• [What is required]: Please rewrite the records as a numbered list, starting at the line that contains "Of those options" and ending at the last line of the records, with blank lines left out.

Spatial relationship records
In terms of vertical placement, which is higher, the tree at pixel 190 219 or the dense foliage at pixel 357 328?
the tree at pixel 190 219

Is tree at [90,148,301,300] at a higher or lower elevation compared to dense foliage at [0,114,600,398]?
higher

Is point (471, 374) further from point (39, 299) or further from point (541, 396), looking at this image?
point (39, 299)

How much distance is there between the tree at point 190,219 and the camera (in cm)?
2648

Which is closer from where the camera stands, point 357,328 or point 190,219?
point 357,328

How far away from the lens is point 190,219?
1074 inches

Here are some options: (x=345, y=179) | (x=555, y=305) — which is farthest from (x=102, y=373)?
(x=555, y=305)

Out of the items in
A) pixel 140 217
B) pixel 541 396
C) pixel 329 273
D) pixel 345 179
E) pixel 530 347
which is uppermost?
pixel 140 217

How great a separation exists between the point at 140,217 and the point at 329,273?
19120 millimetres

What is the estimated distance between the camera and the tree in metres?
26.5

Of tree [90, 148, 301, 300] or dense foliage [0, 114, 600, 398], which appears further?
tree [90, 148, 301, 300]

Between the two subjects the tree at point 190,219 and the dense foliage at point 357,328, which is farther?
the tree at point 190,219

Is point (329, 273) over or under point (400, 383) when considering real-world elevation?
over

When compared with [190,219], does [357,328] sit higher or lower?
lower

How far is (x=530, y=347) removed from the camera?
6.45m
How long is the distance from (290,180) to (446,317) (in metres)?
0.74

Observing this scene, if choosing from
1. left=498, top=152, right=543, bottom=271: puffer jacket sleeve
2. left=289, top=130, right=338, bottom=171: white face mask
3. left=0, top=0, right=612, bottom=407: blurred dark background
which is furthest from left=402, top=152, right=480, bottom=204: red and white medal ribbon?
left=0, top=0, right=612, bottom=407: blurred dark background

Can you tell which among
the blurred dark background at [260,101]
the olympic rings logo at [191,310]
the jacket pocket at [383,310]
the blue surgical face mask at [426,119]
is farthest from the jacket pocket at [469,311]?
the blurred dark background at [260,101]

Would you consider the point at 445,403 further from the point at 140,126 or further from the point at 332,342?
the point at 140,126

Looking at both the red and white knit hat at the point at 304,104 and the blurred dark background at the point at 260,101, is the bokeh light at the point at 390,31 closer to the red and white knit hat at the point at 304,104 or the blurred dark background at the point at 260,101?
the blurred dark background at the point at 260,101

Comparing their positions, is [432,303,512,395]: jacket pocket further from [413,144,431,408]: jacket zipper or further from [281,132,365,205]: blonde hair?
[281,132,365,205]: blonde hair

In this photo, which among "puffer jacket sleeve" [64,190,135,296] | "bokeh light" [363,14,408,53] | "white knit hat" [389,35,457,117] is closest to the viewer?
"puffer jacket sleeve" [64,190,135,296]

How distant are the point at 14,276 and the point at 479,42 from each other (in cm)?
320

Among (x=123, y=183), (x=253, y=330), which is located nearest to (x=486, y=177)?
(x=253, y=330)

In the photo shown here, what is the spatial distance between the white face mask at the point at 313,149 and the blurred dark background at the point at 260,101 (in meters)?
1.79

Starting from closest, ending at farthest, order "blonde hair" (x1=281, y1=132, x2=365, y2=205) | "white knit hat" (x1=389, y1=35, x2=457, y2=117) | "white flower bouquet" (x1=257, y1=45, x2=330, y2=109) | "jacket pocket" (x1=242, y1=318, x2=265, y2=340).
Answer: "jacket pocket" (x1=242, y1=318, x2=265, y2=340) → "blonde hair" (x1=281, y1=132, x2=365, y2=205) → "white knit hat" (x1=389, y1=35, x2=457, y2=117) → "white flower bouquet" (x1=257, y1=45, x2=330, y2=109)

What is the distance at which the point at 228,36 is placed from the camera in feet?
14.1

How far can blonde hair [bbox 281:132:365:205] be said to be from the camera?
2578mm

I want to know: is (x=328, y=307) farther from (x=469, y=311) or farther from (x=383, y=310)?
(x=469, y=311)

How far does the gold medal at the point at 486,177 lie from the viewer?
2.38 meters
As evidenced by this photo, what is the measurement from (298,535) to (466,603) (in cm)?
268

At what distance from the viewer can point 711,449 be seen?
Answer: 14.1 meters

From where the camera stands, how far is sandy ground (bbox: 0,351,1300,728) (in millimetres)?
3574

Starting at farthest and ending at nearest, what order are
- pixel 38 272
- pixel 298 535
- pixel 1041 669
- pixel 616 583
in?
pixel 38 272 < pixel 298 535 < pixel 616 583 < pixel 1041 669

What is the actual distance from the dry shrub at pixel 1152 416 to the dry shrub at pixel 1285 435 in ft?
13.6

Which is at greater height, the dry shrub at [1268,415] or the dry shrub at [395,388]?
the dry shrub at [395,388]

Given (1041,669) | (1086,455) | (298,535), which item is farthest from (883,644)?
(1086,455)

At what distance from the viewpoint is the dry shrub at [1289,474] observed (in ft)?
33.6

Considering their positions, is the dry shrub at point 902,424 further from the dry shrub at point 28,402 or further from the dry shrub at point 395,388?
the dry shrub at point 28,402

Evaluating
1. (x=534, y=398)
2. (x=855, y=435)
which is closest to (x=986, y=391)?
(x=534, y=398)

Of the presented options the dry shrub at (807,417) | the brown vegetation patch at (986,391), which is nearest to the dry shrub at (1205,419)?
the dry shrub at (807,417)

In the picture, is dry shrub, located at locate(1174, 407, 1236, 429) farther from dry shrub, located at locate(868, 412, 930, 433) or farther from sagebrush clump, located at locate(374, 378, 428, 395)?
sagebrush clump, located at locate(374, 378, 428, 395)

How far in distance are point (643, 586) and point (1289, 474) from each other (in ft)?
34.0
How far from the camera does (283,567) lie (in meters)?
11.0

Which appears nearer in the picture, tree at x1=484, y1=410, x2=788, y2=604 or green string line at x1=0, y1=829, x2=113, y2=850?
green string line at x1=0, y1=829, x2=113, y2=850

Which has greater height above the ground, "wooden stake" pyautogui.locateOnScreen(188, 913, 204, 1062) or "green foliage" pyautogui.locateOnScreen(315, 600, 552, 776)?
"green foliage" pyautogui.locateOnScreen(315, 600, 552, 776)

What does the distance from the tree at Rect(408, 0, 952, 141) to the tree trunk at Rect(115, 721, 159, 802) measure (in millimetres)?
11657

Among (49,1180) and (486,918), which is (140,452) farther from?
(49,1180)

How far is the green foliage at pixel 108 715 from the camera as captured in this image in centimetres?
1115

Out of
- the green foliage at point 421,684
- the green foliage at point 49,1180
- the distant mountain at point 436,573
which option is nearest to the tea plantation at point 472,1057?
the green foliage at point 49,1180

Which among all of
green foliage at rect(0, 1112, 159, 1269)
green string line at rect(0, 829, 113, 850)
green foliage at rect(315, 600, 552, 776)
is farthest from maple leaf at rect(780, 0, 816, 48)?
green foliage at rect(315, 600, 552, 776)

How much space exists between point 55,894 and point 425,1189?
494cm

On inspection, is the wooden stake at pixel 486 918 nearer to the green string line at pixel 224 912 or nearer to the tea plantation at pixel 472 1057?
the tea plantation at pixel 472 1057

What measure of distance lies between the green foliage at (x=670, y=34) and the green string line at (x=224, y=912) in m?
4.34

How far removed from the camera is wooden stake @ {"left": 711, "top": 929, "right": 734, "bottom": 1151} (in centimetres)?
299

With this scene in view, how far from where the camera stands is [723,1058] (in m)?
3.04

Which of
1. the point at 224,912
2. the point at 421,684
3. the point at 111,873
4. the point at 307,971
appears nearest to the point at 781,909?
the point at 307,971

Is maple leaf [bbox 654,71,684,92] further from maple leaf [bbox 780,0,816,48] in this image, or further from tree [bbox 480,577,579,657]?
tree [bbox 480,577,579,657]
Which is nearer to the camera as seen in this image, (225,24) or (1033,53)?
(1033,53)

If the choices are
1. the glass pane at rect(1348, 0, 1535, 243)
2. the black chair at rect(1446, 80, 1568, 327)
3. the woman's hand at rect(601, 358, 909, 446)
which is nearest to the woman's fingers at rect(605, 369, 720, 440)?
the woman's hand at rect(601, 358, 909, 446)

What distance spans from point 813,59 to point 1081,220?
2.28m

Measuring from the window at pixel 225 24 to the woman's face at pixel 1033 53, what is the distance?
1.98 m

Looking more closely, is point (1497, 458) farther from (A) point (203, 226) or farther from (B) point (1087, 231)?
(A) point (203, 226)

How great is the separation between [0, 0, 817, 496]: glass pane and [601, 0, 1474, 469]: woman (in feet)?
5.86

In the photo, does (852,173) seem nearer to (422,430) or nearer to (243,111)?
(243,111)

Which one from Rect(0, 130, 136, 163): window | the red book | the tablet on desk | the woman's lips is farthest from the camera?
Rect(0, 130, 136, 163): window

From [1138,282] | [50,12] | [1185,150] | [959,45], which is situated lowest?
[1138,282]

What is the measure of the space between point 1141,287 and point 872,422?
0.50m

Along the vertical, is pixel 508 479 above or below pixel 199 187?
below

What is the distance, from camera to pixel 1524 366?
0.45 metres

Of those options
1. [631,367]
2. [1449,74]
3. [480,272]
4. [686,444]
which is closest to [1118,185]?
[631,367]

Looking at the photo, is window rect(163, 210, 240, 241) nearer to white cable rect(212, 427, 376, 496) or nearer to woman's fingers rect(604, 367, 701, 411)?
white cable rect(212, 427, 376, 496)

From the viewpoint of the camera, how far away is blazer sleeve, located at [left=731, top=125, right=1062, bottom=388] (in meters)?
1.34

• [Response to the task]:
1. Of those options
2. 1. [631,367]
3. 2. [1449,74]
4. 3. [480,272]
5. 4. [686,444]
6. which is closest to [1118,185]?
7. [631,367]
8. Looking at the photo, is window rect(163, 210, 240, 241) nearer to white cable rect(212, 427, 376, 496) or nearer to woman's fingers rect(604, 367, 701, 411)?
9. white cable rect(212, 427, 376, 496)
10. From the viewpoint of the camera, how far away is blazer sleeve, located at [left=731, top=125, right=1062, bottom=388] (in meters)?
11. 1.34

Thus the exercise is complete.